Citeck ECOS Guide

General Information

Abstract

This document shall constitute a technical description of Citeck ECOS system and Alfresco system being a base for Citeck ECOS. Described versions are Citeck ECOS2.8.1, Alfresco Community 4.2.c.

List of Abbreviations

Table 1. Abbreviations


Abbreviation

Abbreviation Expansion

AD

Microsoft Active Directory (Microsoft Directory Service)

SW

Software

OS

Operating System

DB

Database

DBMS

Database Management System

EDMS

Electronic Document Management System

IS

Information System

SSO

Single-Sign-On (transparent authentification)

JDBC

Java DataBase Connectivity (Java DB access library)

General System Terms

Content Application Server is a Java Enterprise Edition’s software component enabling a Java applications launch and execution.

Alfresco Structure

Three-tier Structure 

Alfresco keeps three-tier architecture (Picture 1):

  • Physical storage;
  • Alfresco Content Application Server;
  • Alfresco Client. 

 

Picture 1. Alfresco Tiers’ Structure

The Physical Storage tier consists of File System and Relational DB. File System is used for the storage of files and document versions content. All other information (metadata) is stored in the DB. Alfresco DB scheme is not a public API, it often changes from version to version and so it should not be used in interaction with Alfresco. It is recommended to use one of public services (Embedded API, Remote API, see infra) instead of Alfresco DB scheme.

Content Application Server offers advanced services for document management. The business part of data management is covered by this tier. Content Application Server provides with different types of exterior protocols for the working with different clients, such as CMIS, REST API, CIFS, IMAP, etc. The connection between Physical Storage and Content Application Service is provided by DBMS (JDBC) and OS file system mechanisms. All DBMS realizations and file systems can be used as Physical Storage. The only condition is to have necessary JDBC drivers and OS. 

Alfresco Client tier is presented by various Alfresco Client applications including browser web-clients, mobile and desktop applications and even the access through file system mechanisms (CIFS, FTP, WebDAV).

The architecture described above allows to implement different types of document-focused applications, such as Document Management (DM), Web Content Management (WCM), Records Management (RM) and others.

Structure of Content Application Server

Alfresco Content Application Server is a Java web application consisting of different components. The structure of Content Application Server on the highest level is presented below (Picture 2).
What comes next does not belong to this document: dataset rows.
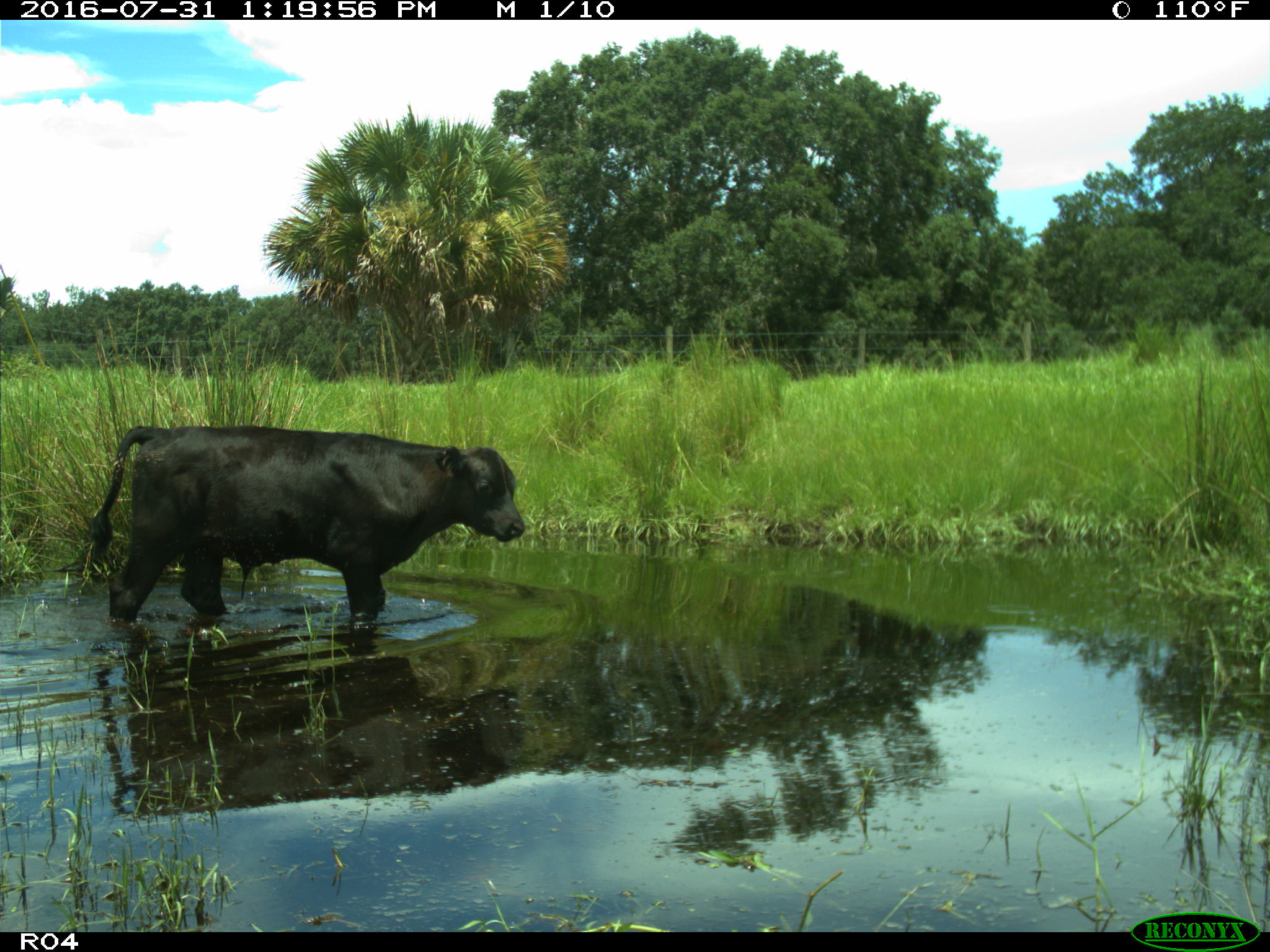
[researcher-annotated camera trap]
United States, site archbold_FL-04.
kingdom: Animalia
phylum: Chordata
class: Mammalia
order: Artiodactyla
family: Bovidae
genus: Bos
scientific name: Bos taurus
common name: domestic cow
Bos taurus (domestic cow).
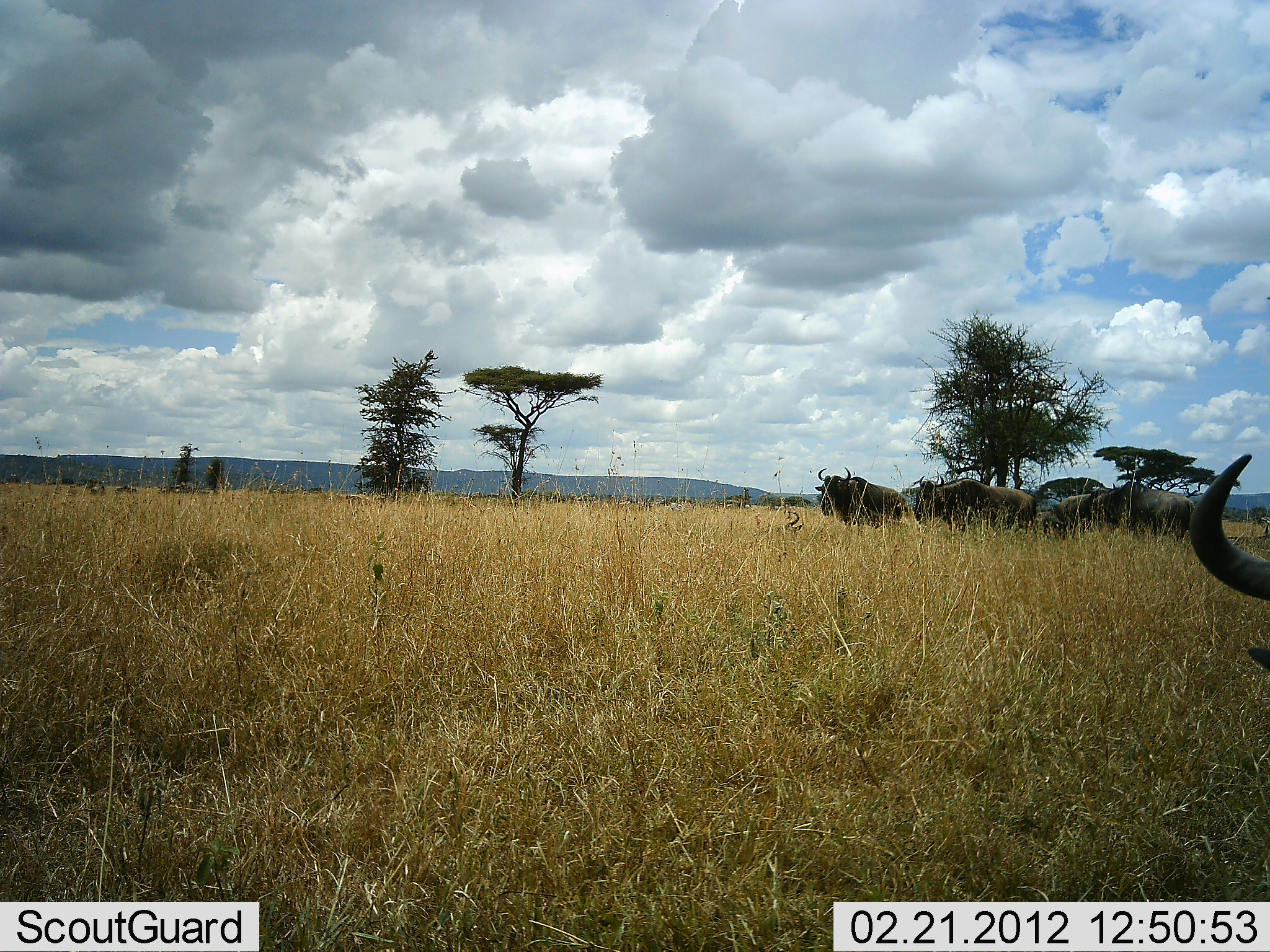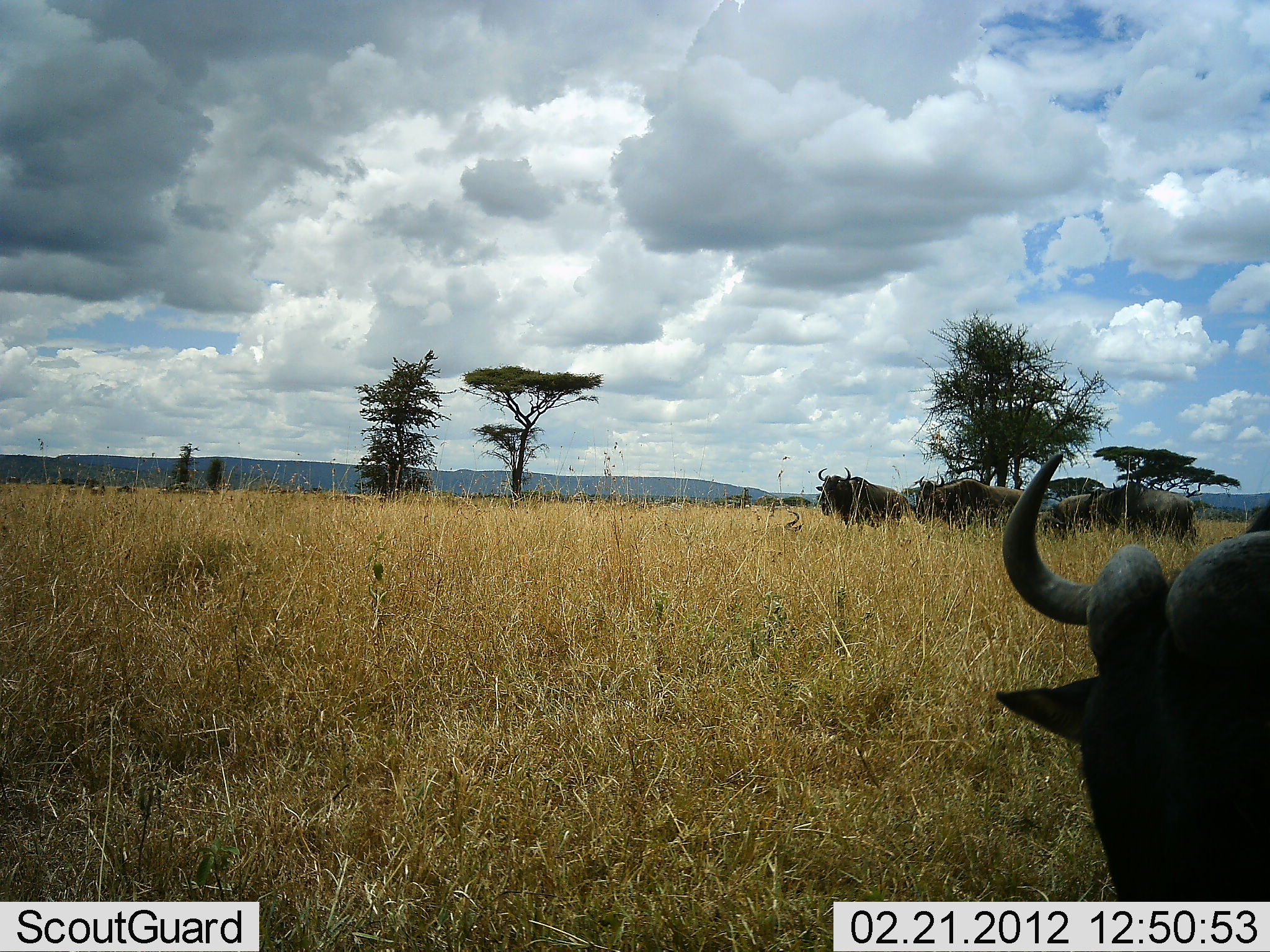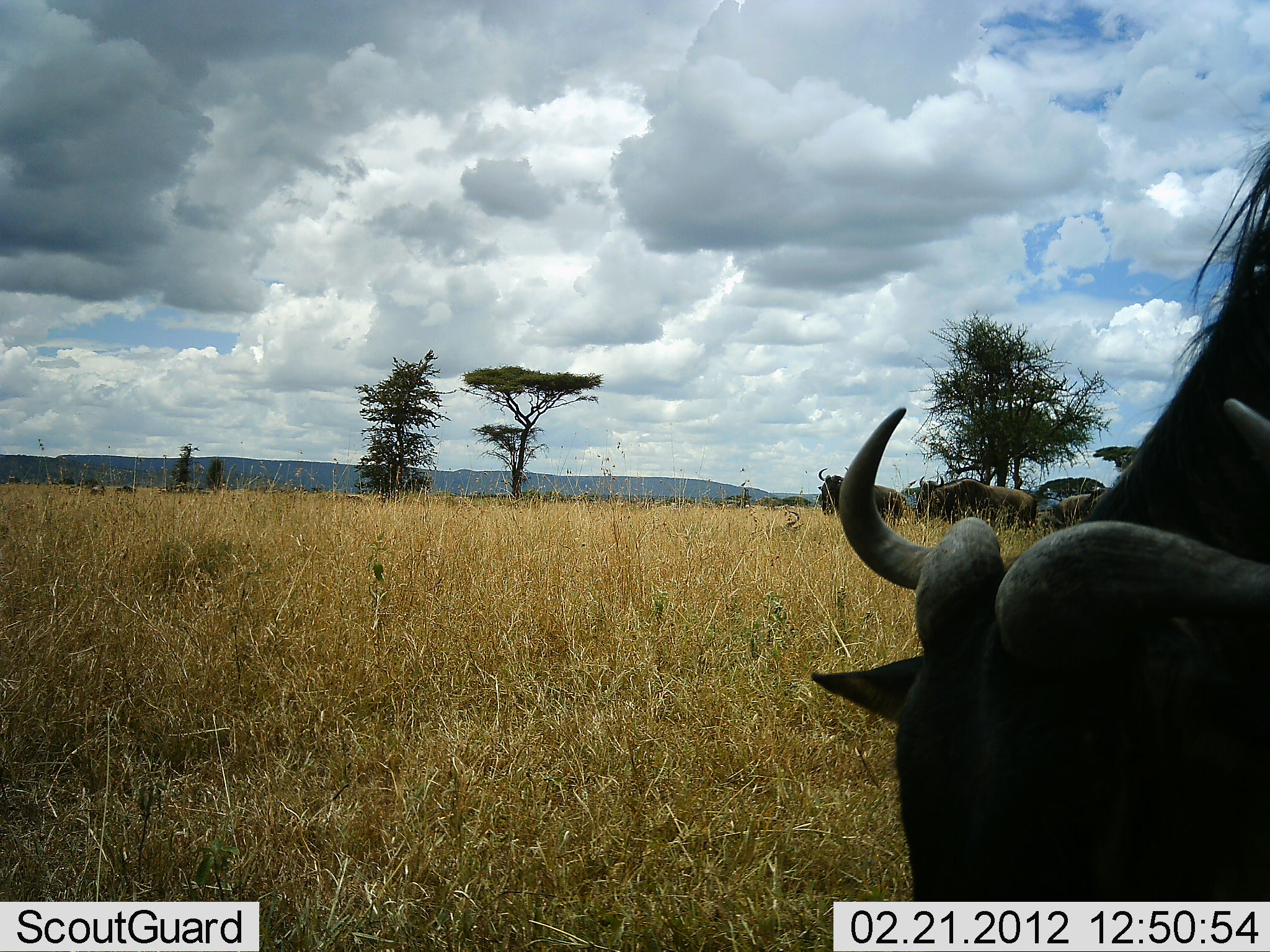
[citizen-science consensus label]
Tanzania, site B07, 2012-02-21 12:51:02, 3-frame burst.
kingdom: Animalia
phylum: Chordata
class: Mammalia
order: Artiodactyla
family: Bovidae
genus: Connochaetes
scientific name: Connochaetes taurinus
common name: blue wildebeest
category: wildebeest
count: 5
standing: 81%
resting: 4%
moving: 50%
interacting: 0%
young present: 0%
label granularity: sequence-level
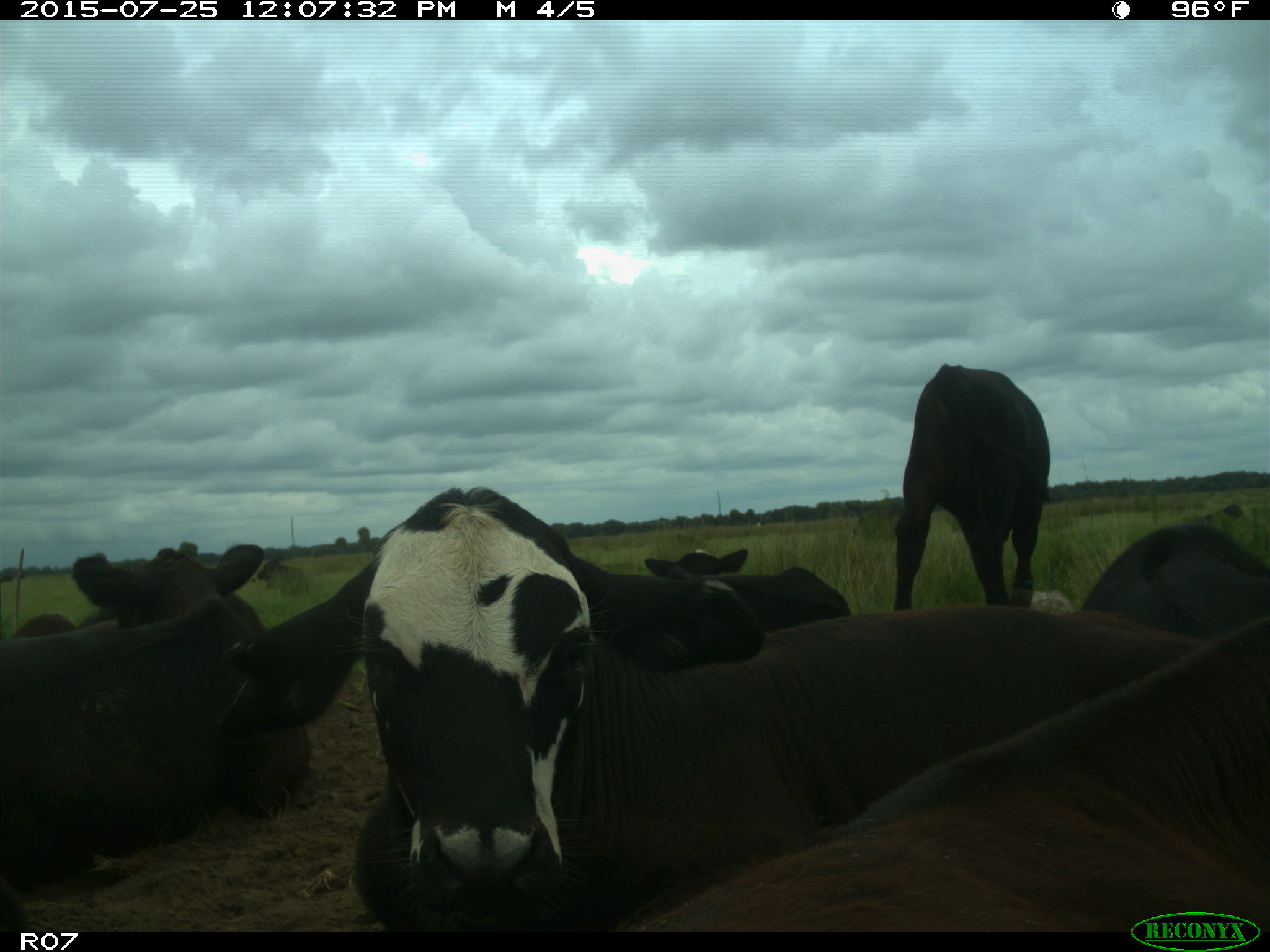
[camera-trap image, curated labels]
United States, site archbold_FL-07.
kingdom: Animalia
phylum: Chordata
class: Mammalia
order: Artiodactyla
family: Bovidae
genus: Bos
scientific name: Bos taurus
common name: domestic cow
Bos taurus (domestic cow).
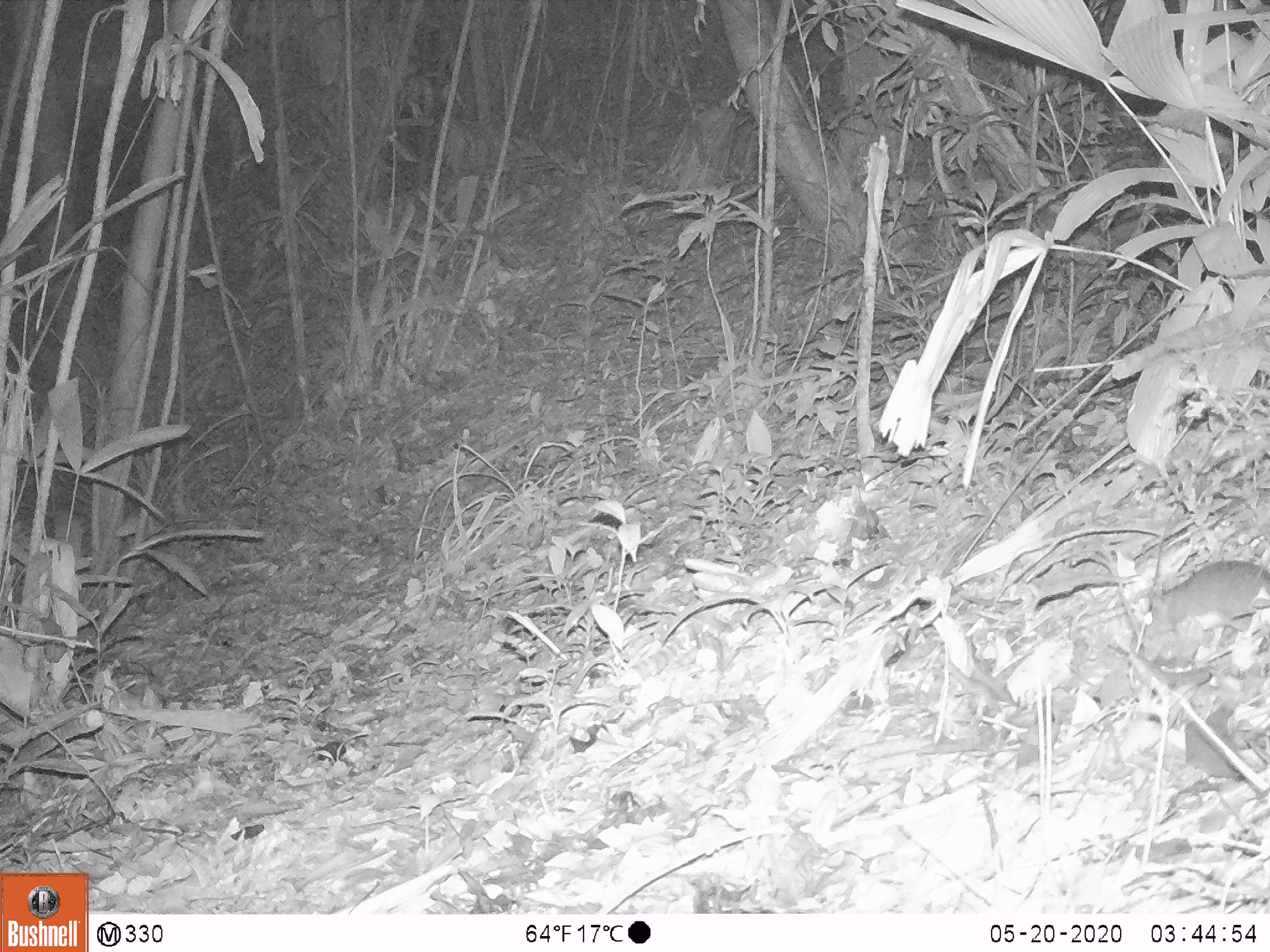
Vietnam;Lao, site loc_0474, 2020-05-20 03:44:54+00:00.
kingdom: Animalia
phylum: Chordata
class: Mammalia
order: Rodentia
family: Muridae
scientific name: Muridae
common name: old-world mice and rats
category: unidentified murid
Unidentified murid (old-world mice and rats) (Muridae). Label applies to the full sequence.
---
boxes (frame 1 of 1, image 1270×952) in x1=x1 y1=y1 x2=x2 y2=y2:
unidentified murid: x1=1142 y1=558 x2=1270 y2=662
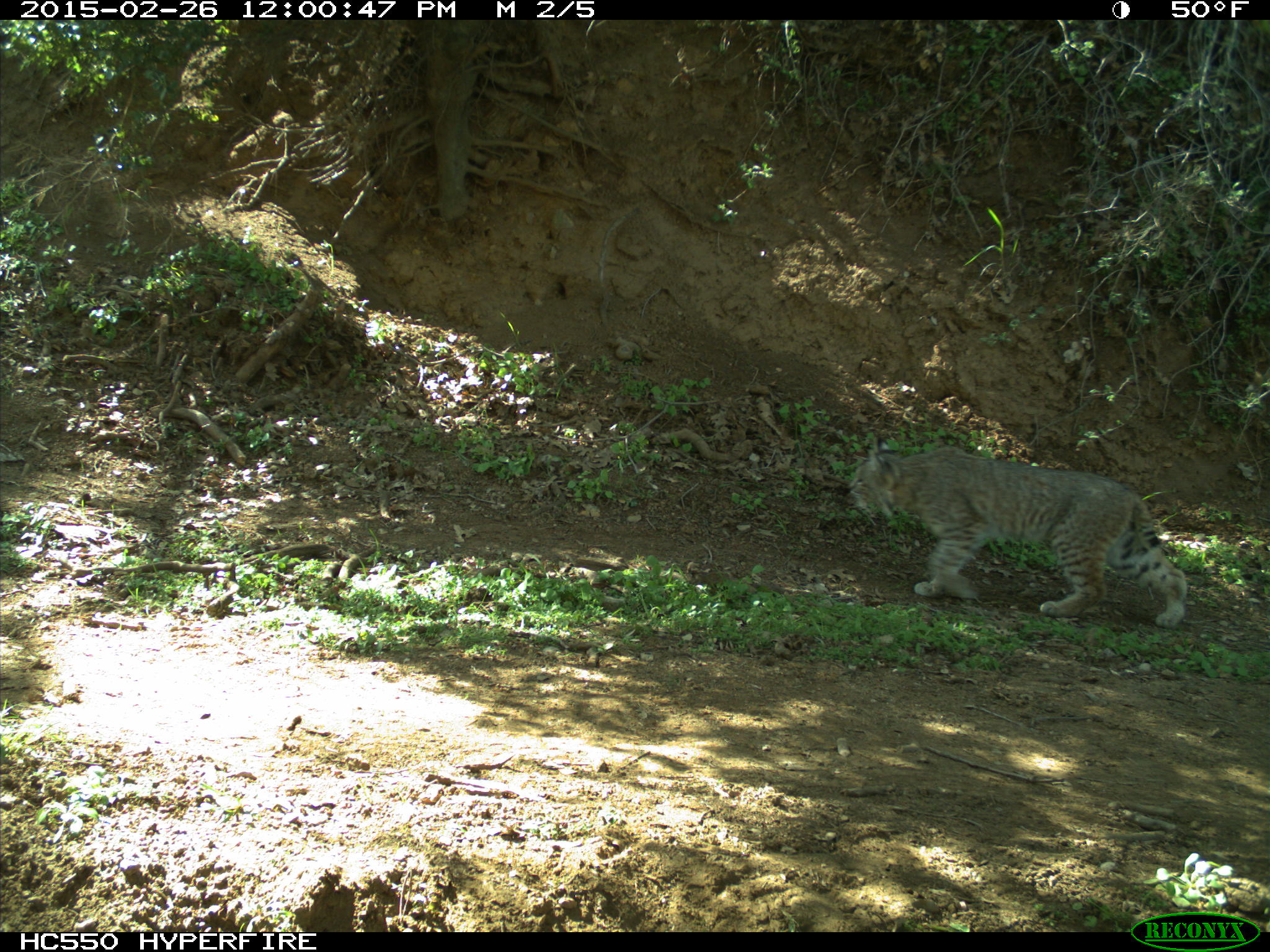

Picture 2. Alfresco Content Application Server Structure

Content Application Server should be considered as extended DBMS offering a large set of document management services:

  • Content Services – modeling, search, versions management, multilinguism, export/import, content conversion, content classification through categories and tags, metadata fields highlighting;   
  • Control Services – business processes, rules and policies, access permissions, access auditing, preview generation, publication;
  • Collaboration Services – favorites, like, events feed, wiki, blogs, forums.

These services are provided by following APIs and protocols:

  • Embedded APIs – interface for Java, JavaScript, FreeMarker (templates), content modeling and business processes languages;
  • Remote APIs – interface for web services (SOAP), web scripts (REST) and CMIS API for SOAP and REST;
  • Protocols – CIFS, WebDAV, FTP, IMAP, SharePoint.

Application service architecture helps to actualize different module and extension types for the standard set of interfaces:

  • content models;
  • business processes;
  • additional services for Java, JavaScript, FreeMarker;
  • rules, activities and policies;
  • additional web scripts (REST API).

Interaction with Adjacent Systems

Content Application Server uses adjacent systems services for its own services realization. Adjacent systems are used particularly for:

  • indexing and search (Lucene, SOLR);
  • authentification (LDAP, NTLM, Kerberos, External)
  • content conversion (LibreOffice, ImageMagick, SWF Tools).

Indexing and search are extremely important functions in most of Alfresco applications. There are two search subsystem realizations, i.e. either usage of embedded indexing library Lucene or usage of remote web application SOLR which uses Lucene. These two realizations have different opportunities and their comparison is presented below (Table 2).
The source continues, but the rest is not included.